Pornthip Mankong et Patiwat Saraiyam ont été arrêtés en août et accusés de crime de lèse-majesté en raison d’une pièce qu’ils avaient mise en scène à l’université de Thammasat en octobre 2013, et dans laquelle ils jouaient.

PROCÈS INÉQUITABLES

Le CNPO a étendu la compétence des tribunaux militaires, qui pouvaient désormais juger les civils accusés de désobéissance aux mesures réglementaires du Conseil, d’atteintes à la monarchie ou d’infractions mettant en cause la sécurité intérieure.
Le droit de recours n’existait pas dans ces affaires.

IMPUNITÉ

Aucun progrès réel n’a été fait sur la question de l’impunité généralisée des agents de l’État responsables de violations des droits humains5. La Constitution provisoire proclamée en juillet a affranchi le CNPO et ses agents de toute responsabilité pénale pour leurs atteintes aux droits humains.
Le 28 août, la Cour criminelle a rejeté les chefs d’accusation pour meurtre portés contre l’ancien Premier ministre Abhisit Vejjajiva et son vice-Premier ministre, Suthep Thaugsuban, après la mort de manifestants en 2010. La Cour s’est déclarée incompétente dans cette affaire.

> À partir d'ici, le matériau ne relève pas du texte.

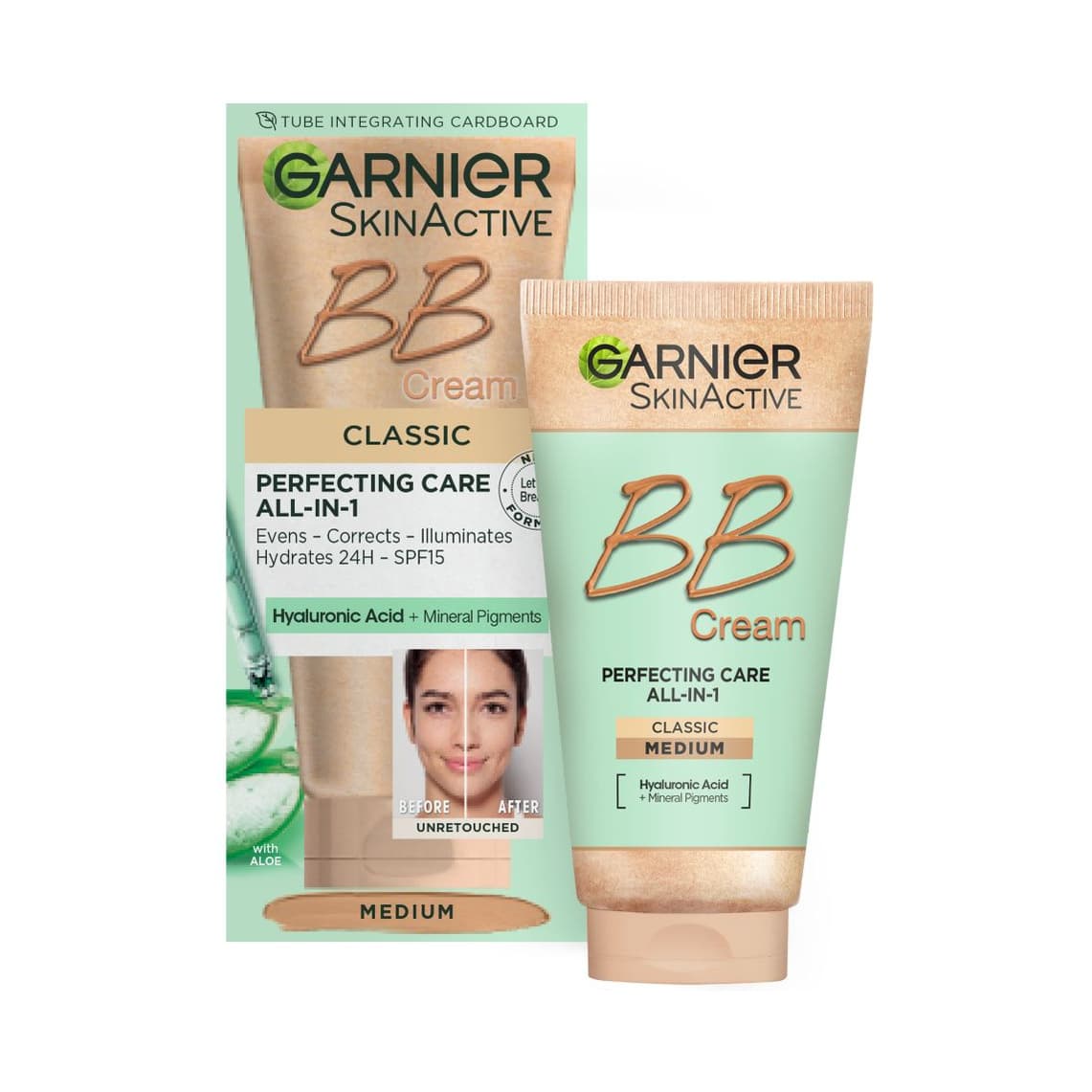Classic Perfecting Care All-in-1 BB Cream SPF15 Medium Shade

DÉFENSEURS DES DROITS HUMAINS

Au nom de la loi martiale, de nombreuses restrictions ont été imposées à la liberté d’expression, entre autres droits fondamentaux, ce qui a sérieusement entravé le travail des défenseurs des droits humains. Beaucoup d’entre eux ont subi des violations des droits humains en raison de leurs activités légitimes – disparitions forcées, homicides, agressions, arrestations arbitraires6 et poursuites judiciaires, notamment.
En mai, l’armée royale de Thaïlande a déposé plainte au pénal contre Pornpen Khongkachonkiet et son organisation, la Fondation transculturelle, pour avoir « porté atteinte à la réputation » de l’Unité 41 des forces paramilitaires Taharn Pran, dans la province de Yala, car elle avait réclamé l’ouverture d’une enquête sur une allégation d’agression.

TRAITE D’ÊTRES HUMAINS

La Thaïlande a été rétrogradée dans le rapport annuel du département d’État américain sur la traite des êtres humains, publié en juin, pour son incapacité à remédier convenablement au problème persistant et généralisé de la traite de personnes pour le travail forcé et le commerce du sexe.
Plusieurs centaines de personnes, notamment des Rohingyas du Myanmar, ont été secourues durant l’année dans des camps où elles étaient détenues par des trafiquants dans des conditions déplorables, dans certains cas depuis six mois, et où elles avaient été victimes de graves violences.

RÉFUGIÉS ET DEMANDEURS D’ASILE

Le droit d’asile n’étant pas protégé par la législation, les réfugiés et les demandeurs d’asile restaient menacés d’arrestation, de détention arbitraire et illimitée, de renvoi en tant que migrants en situation irrégulière et d’expulsion vers un pays où ils risquaient d’être victimes de persécutions.
Les hommes et les femmes placés en rétention, parmi lesquels figuraient des réfugiés reconnus par le Haut-Commissariat des Nations unies pour les réfugiés (HCR), étaient toujours détenus dans de mauvaises conditions, dans des installations n’étant pas construites pour servir d’hébergement durable.
Craignant des mesures répressives contre la main-d’œuvre illégale, quelque 220 000 travailleurs migrants, des Cambodgiens pour la plupart, ont quitté le pays en juin ; beaucoup sont revenus par la suite.

PEINE DE MORT

Des sentences capitales ont été prononcées. Aucune exécution n’a été signalée. Dans le cadre d’un projet pilote lancé en 2013, les condamnés à mort de la prison de haute sécurité de Bangkwang, à Bangkok, ne portaient plus de fers. Cette initiative n’avait pas été étendue à d’autres prisons à la fin de l’année.